* _TASK_
Which lines of the records below contain the word "snake"? Collect every one of them.

* _ENTRIES SUPPLIED_
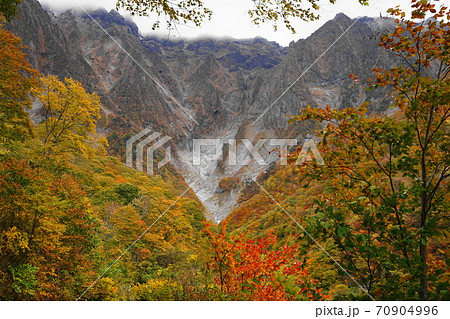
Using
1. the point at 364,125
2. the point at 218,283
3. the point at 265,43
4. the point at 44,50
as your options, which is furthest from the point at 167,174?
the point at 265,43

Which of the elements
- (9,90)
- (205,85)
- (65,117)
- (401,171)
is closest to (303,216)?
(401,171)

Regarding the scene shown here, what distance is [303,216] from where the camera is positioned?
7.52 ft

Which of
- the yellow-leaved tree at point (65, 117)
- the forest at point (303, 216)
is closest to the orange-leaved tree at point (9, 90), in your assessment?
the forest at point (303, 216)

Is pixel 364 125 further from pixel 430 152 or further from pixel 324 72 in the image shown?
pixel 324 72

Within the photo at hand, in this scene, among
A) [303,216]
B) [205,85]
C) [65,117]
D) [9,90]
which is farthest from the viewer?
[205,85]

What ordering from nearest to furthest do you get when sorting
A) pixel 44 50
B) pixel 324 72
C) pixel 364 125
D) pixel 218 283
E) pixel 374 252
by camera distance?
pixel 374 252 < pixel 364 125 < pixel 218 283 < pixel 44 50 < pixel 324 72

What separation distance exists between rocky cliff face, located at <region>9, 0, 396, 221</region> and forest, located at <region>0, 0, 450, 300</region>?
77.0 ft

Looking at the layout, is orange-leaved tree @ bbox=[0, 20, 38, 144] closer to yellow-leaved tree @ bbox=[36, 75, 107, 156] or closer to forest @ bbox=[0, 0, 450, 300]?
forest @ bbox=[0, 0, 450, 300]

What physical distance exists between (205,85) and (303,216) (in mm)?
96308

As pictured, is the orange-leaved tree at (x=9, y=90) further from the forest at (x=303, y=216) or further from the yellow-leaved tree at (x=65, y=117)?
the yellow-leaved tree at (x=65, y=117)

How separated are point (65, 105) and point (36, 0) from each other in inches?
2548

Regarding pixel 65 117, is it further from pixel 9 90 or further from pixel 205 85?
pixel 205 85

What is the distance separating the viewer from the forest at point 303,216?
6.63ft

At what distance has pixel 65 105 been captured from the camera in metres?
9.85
==
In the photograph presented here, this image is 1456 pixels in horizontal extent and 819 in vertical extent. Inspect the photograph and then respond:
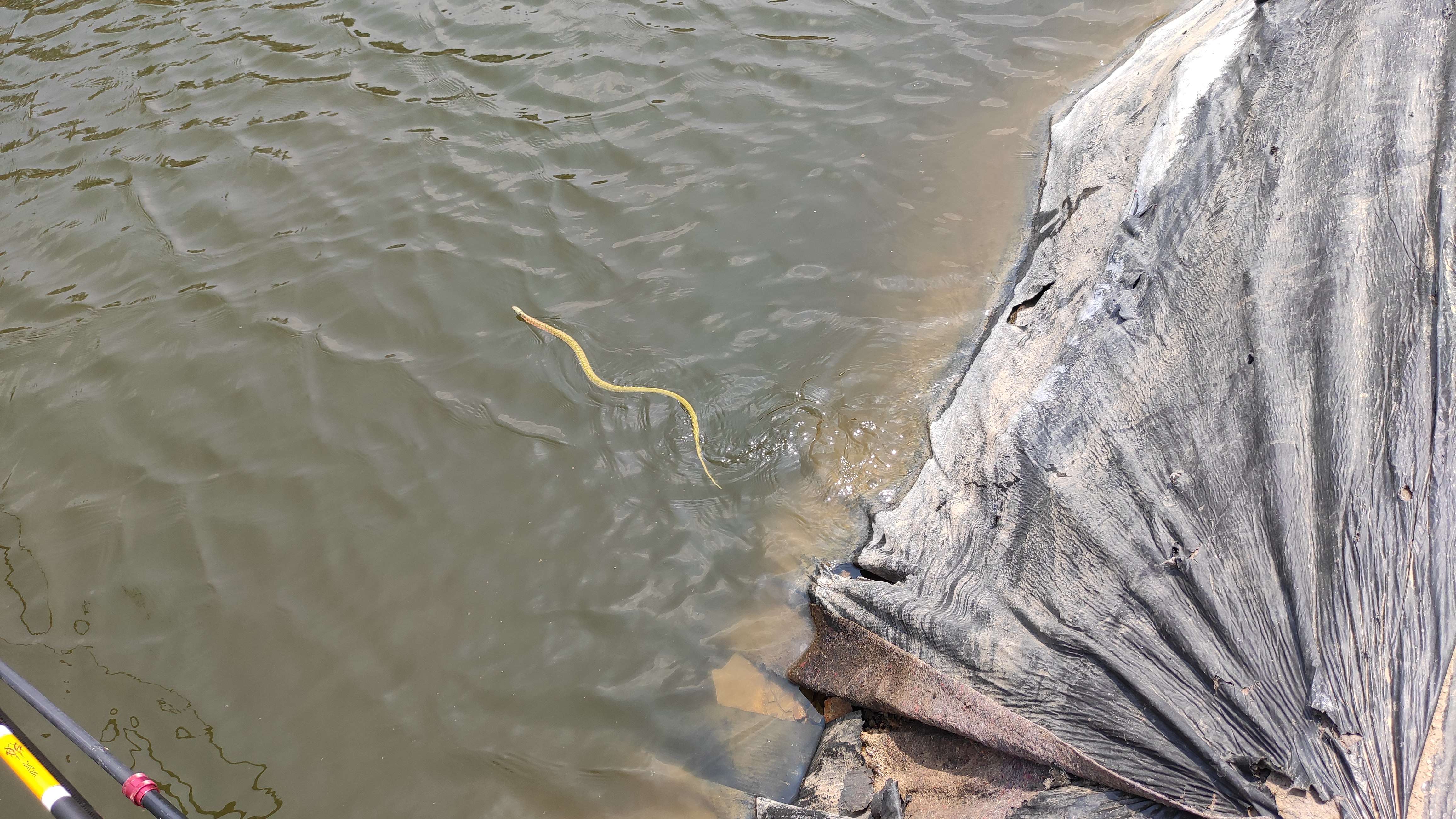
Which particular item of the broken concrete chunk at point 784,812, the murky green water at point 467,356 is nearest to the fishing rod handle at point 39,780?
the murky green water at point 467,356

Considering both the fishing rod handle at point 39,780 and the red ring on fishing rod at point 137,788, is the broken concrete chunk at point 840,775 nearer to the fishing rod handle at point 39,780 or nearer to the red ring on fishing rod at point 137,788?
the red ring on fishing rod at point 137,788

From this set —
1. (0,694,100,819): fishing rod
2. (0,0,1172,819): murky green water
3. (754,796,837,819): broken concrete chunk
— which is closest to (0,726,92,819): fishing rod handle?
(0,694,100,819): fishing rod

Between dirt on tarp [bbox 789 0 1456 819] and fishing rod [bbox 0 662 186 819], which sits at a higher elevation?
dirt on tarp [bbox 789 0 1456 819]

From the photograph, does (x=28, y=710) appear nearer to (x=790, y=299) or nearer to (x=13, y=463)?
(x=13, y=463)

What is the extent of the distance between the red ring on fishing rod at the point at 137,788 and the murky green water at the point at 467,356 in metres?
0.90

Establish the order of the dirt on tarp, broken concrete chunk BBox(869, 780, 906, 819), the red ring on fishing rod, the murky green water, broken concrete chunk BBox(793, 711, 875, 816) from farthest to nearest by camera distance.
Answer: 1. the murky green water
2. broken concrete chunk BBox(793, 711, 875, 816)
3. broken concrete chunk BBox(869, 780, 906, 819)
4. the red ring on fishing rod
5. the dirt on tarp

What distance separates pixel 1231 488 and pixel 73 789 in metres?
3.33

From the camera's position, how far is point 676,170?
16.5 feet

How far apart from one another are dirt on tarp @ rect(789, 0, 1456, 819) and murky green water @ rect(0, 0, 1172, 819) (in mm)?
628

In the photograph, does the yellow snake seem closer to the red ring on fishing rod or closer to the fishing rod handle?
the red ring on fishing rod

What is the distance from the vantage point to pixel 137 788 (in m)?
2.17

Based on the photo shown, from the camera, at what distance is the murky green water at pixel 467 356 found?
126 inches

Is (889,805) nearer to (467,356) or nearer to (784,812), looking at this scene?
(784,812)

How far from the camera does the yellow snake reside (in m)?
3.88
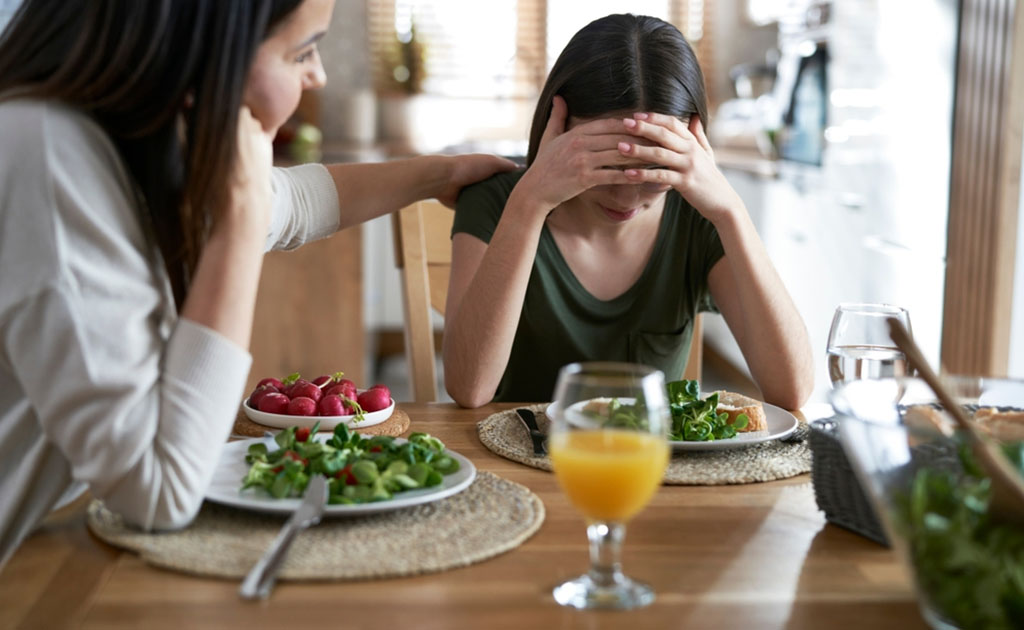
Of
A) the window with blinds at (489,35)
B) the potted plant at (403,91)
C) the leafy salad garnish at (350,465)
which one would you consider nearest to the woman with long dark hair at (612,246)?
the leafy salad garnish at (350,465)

* _FINISHED ANSWER_
In the photograph, does the yellow snake seem closer to the red ring on fishing rod or closer to the fishing rod handle?
How far from the camera does the yellow snake reside (in m)?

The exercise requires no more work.